● **PROVIDED MATERIAL**:
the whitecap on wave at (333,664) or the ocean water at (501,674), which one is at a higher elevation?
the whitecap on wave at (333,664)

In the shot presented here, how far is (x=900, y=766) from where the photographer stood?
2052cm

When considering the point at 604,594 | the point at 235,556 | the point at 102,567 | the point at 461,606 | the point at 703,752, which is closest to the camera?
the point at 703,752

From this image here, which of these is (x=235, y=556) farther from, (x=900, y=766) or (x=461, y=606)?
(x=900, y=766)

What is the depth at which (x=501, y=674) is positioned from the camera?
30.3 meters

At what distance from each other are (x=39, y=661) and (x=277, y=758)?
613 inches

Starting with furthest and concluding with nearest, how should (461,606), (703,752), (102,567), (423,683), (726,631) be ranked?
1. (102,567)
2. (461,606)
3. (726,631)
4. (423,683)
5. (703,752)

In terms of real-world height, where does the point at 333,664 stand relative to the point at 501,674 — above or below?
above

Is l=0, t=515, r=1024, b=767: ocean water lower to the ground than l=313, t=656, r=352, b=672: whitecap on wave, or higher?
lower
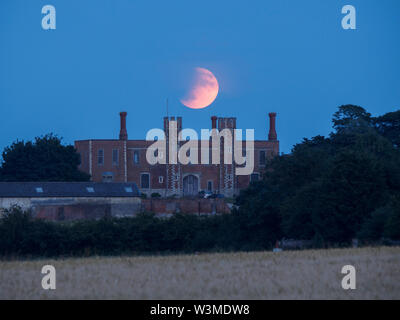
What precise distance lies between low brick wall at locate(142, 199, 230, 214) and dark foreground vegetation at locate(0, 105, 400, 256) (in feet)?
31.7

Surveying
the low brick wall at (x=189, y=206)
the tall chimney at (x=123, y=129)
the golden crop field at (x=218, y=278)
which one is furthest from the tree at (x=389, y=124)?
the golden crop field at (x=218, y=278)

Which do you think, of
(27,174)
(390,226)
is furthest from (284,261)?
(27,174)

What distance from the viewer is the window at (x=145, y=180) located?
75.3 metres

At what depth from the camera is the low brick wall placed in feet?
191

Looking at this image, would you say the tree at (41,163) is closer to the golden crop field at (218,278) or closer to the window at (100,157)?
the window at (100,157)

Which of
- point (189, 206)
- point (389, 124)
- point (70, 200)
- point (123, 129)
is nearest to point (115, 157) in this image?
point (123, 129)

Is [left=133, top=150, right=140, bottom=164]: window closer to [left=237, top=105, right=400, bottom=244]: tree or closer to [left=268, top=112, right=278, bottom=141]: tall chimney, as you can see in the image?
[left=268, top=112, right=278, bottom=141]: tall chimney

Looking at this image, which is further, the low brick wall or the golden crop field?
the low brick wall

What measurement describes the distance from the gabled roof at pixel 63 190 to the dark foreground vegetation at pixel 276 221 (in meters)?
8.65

* * *

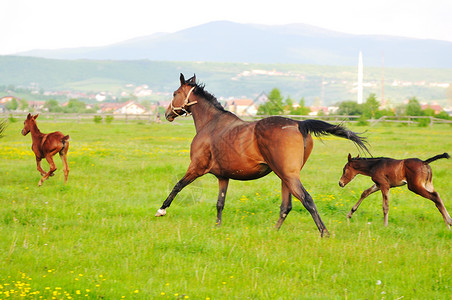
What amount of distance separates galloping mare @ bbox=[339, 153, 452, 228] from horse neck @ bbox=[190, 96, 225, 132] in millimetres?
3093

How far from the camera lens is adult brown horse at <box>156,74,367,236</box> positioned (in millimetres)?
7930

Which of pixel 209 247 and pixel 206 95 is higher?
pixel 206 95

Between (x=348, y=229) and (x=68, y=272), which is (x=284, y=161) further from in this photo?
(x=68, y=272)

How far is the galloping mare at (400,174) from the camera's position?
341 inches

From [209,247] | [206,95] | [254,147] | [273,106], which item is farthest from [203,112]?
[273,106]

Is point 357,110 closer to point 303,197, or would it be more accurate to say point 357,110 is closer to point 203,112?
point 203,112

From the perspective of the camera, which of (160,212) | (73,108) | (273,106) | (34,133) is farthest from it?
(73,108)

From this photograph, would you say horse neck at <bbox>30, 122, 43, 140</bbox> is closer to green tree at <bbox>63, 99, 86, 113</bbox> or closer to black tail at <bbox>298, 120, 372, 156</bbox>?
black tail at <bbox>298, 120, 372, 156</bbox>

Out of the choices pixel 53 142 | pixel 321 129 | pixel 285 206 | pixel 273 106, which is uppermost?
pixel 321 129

--

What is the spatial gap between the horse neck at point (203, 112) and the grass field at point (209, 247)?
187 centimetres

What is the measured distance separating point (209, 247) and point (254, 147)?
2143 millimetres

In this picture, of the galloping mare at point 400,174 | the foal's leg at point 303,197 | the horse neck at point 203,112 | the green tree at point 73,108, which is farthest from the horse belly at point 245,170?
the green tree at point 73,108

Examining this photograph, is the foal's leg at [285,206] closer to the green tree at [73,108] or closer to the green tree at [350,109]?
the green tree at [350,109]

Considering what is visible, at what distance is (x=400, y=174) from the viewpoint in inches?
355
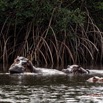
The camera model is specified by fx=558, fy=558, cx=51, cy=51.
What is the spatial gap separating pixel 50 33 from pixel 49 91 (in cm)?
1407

● **WHAT THE TASK ASKS**: Put the items between the lines holding "the whitecap on wave at (333,664) or" and "5. (703,752)", inclusive, into a two-column CSV with the headers item and answer. Give one row per item, with each field quoted and any line breaks turned into spaces.

● **WRITTEN RESPONSE**:
item,answer
"the whitecap on wave at (333,664) or the ocean water at (501,674), which one is at a higher elevation?","the whitecap on wave at (333,664)"
"In the shot presented here, how far is (x=900, y=766) from where the photographer stood?","2052cm"
"When considering the point at 604,594 | the point at 235,556 | the point at 102,567 | the point at 461,606 | the point at 703,752, which is closest to the camera?","the point at 703,752"
"From this image here, which of these is (x=235, y=556) farther from, (x=900, y=766) or (x=461, y=606)?","(x=900, y=766)"
"What is the depth at which (x=501, y=674) is positioned from the camera?","30.3 meters"
"At what distance from each other are (x=39, y=661) and (x=277, y=758)?","613 inches"
"Starting with furthest and concluding with nearest, how should (461,606), (703,752), (102,567), (423,683), (726,631) be ranked?","1. (102,567) 2. (461,606) 3. (726,631) 4. (423,683) 5. (703,752)"